Stop Borrowing To Fund Expenditure – IFS

Prof Newman Kusi

Some analysts have raised concerns about government’s consistent borrowing to finance expenditure rather than investing into projects that can help generate income and reduce the country’s high debt.

Ghana’s public debt rose from GH?4.92 billion in 2000 to GH?138.9 billion as at September 2017.

At a roundtable discussion organised by the Institute of Fiscal Studies (IFS) recently in Accra, Prof Newman Kusi, Executive Director of the Institute of Fiscal Studies (IFS), said the country must put measures in place to curb the rising debt.

If the ESLA Plc bond of GH?4.7 billion issued in October 2017 and the sale of the GH?5.3 billion long-term bonds at end November 2017, been added, Ghana’s total debt would have risen to about GH?146.2 billion, according to him.

The situation, according to him, requires the institution of a Debt Audit Commission to examine Ghana’s public debt.

Prof Kusi said the commission would help look at the size of borrowed funds and what they would be channeled into.

Speaking at a roundtable discussion Monday in Accra, he emphasised that debt accumulation is not likely to be sustainable if loans are used to finance public or private consumption, with no effect on long-term growth.

“We need to have a debt audit. The Debt Audit Commission will have all the information, go through and see what was borrowed and what it was used for,” he said, adding that this would help in reviewing the country’s capacity for further borrowing.

Prof Kusi further said the Debt Audit Commission should be made up of both domestic and international experts, who would propose new accountability mechanisms for government and lenders to ensure that loans that had been contracted are used effectively.

He also suggested that government should appeal to the United Nations Commission on Trade and Development (UNCTAD) to organise a debt conference with all its creditors to discuss and streamline Ghana’s debt and settle on debt burden sharing and cancellation to help maintain sustainable debt levels.

That, he noted, would be based on the UNCTAD’s principles of co-responsibility of sovereign borrowing and lending, which was formulated in 2012 and specifies responsibility of both sovereign borrowers and lenders for the use of good Code of Conduct and institutional set-up in concluding debt transactions.

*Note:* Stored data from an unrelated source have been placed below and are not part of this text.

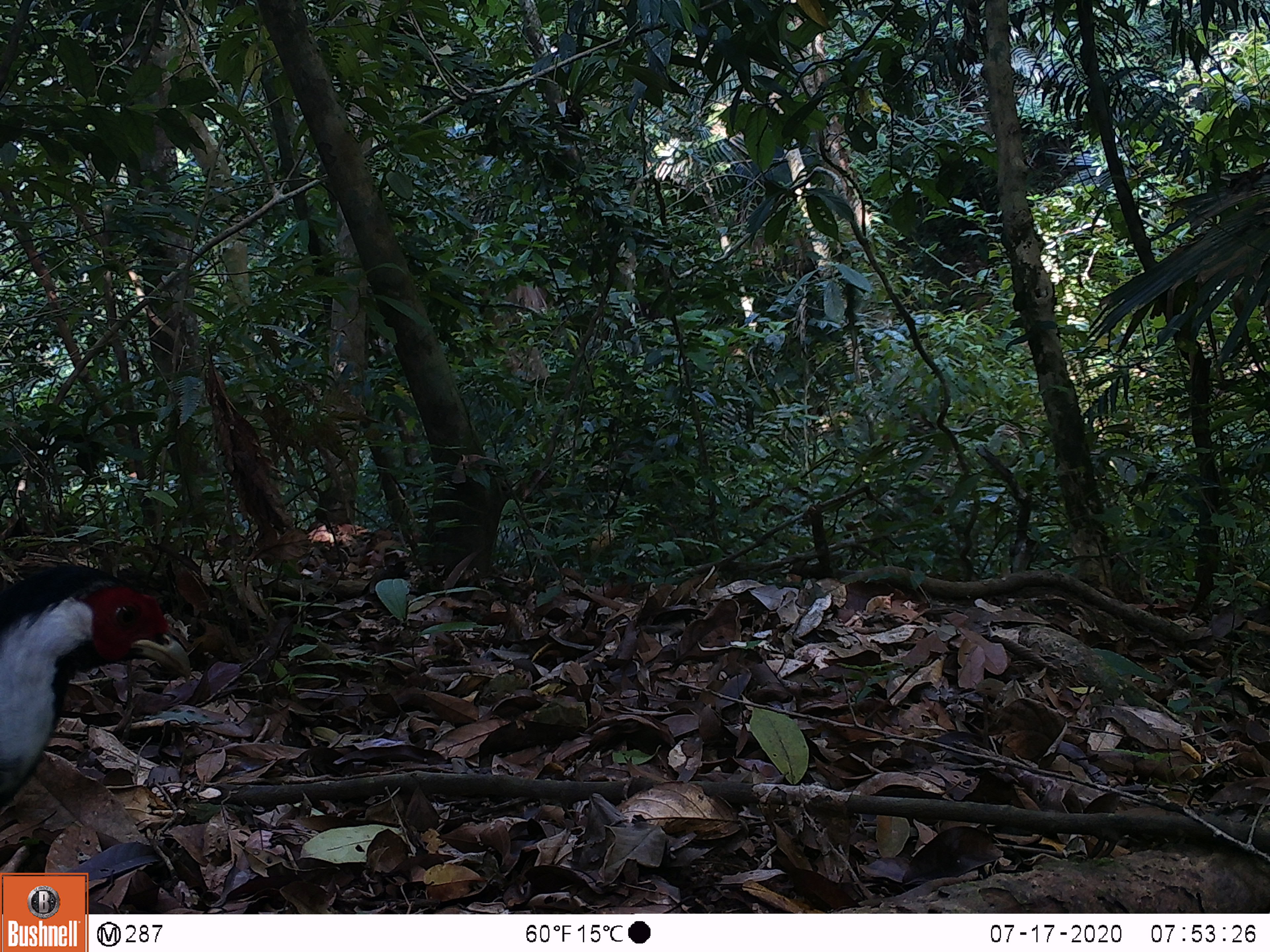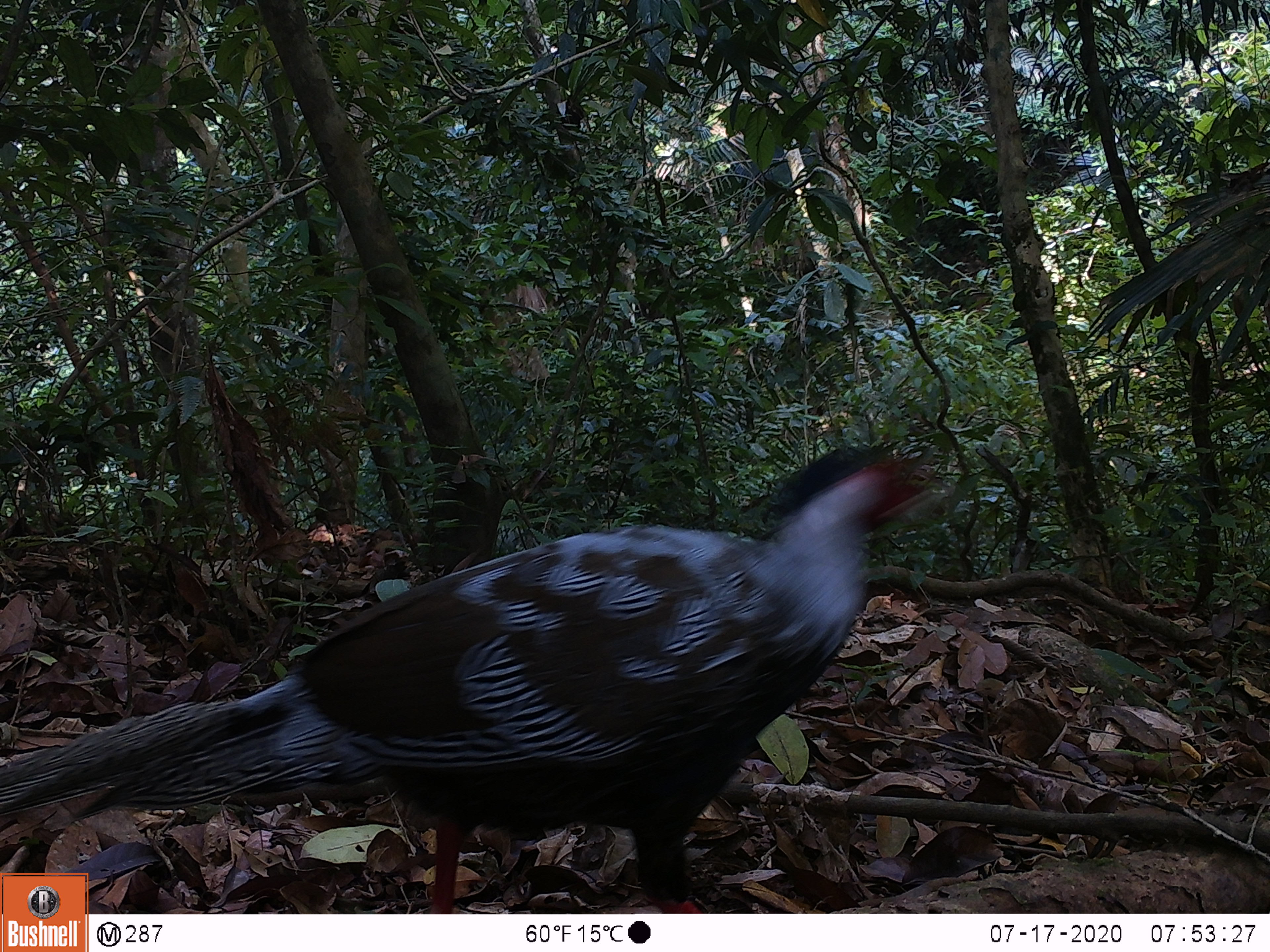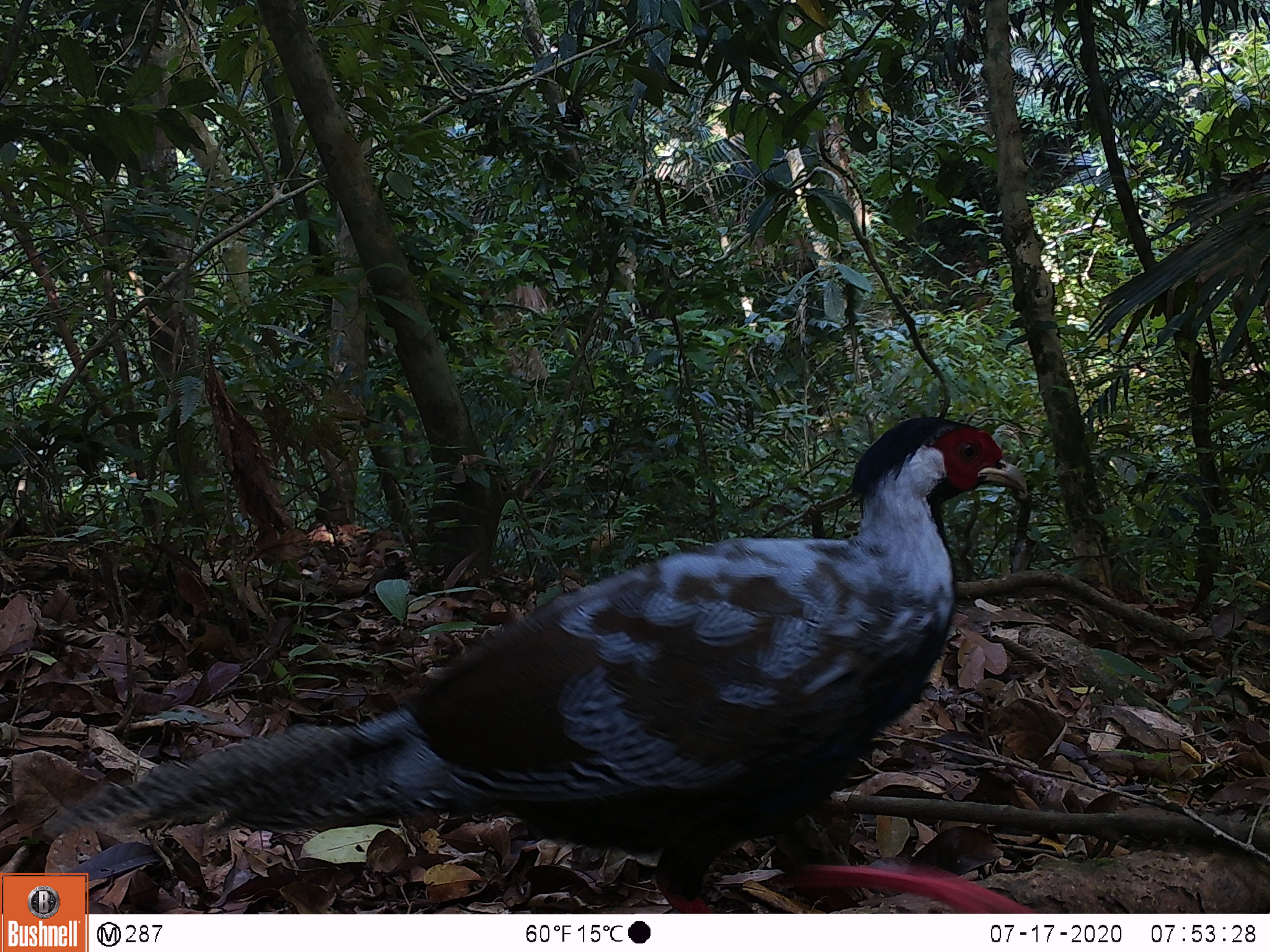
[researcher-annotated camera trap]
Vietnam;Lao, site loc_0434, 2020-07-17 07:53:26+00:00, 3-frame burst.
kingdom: Animalia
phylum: Chordata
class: Aves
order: Galliformes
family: Phasianidae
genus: Lophura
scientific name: Lophura nycthemera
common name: silver pheasant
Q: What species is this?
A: Silver pheasant (Lophura nycthemera).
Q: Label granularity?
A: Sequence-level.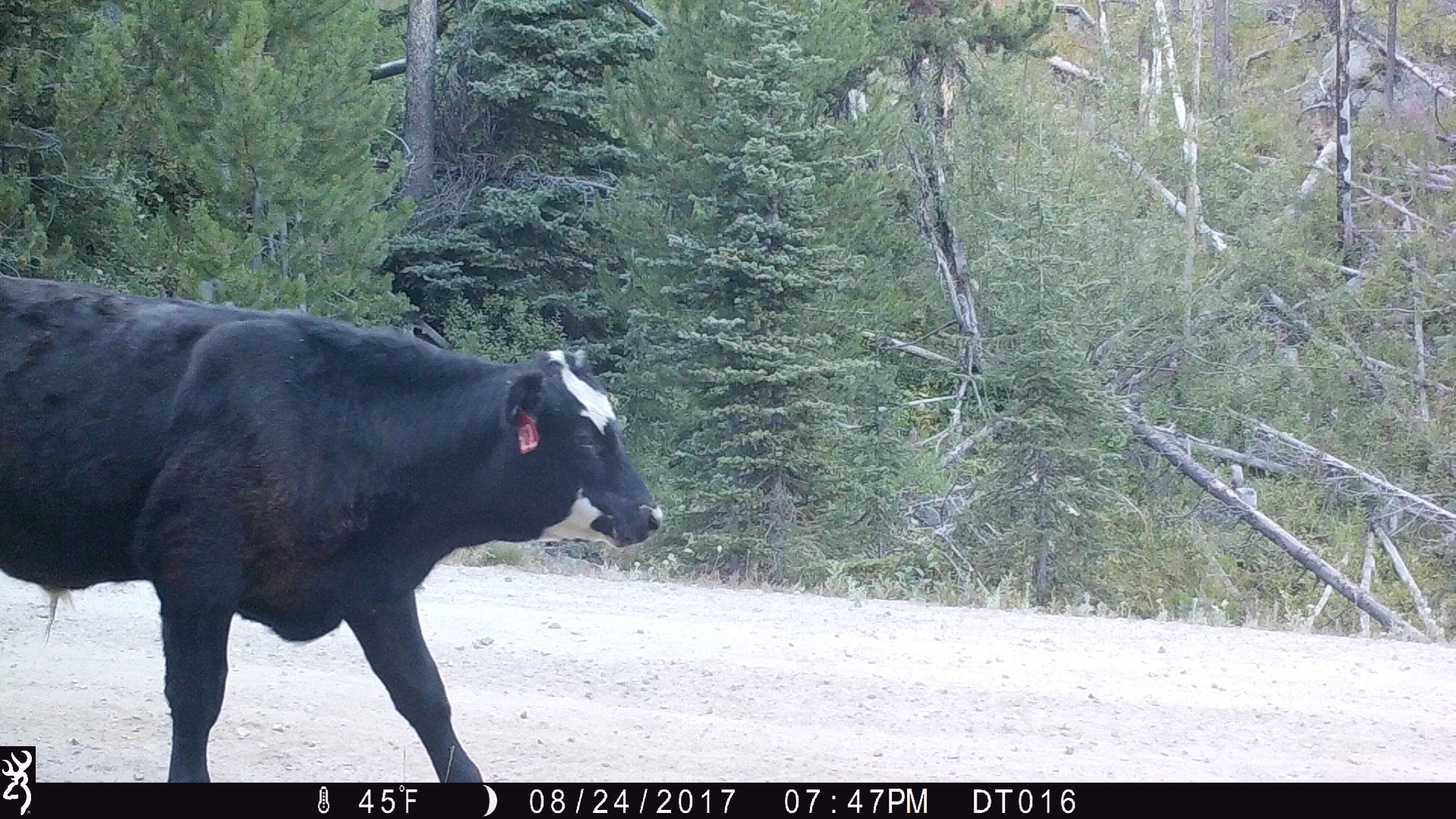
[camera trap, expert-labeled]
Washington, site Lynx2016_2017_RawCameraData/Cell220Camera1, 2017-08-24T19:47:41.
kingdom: Animalia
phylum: Chordata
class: Mammalia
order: Artiodactyla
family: Bovidae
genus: Bos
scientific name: Bos taurus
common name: domestic cattle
Domestic cattle (Bos taurus). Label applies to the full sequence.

Meanwhile, government has stated that the creation of a Debt Audit Commission to regulate the country’s borrowings and reduce its debt burden would duplicate functions.

Chairman of Parliament’s Finance Committee, Dr. Mark Assibey Yeboah, said yielding to such requests would rather complicate the current issue as there were institutions, which have oversight responsibilities over all government’s borrowing plans.

“It will be just another bureaucracy; the politicians are going to appoint people to manage these institutions. There are existing institutions already so if you equip them and insulate them from political interference, they should be able to work. This decision is another needless bureaucracy, which is not going to lead to anything new.”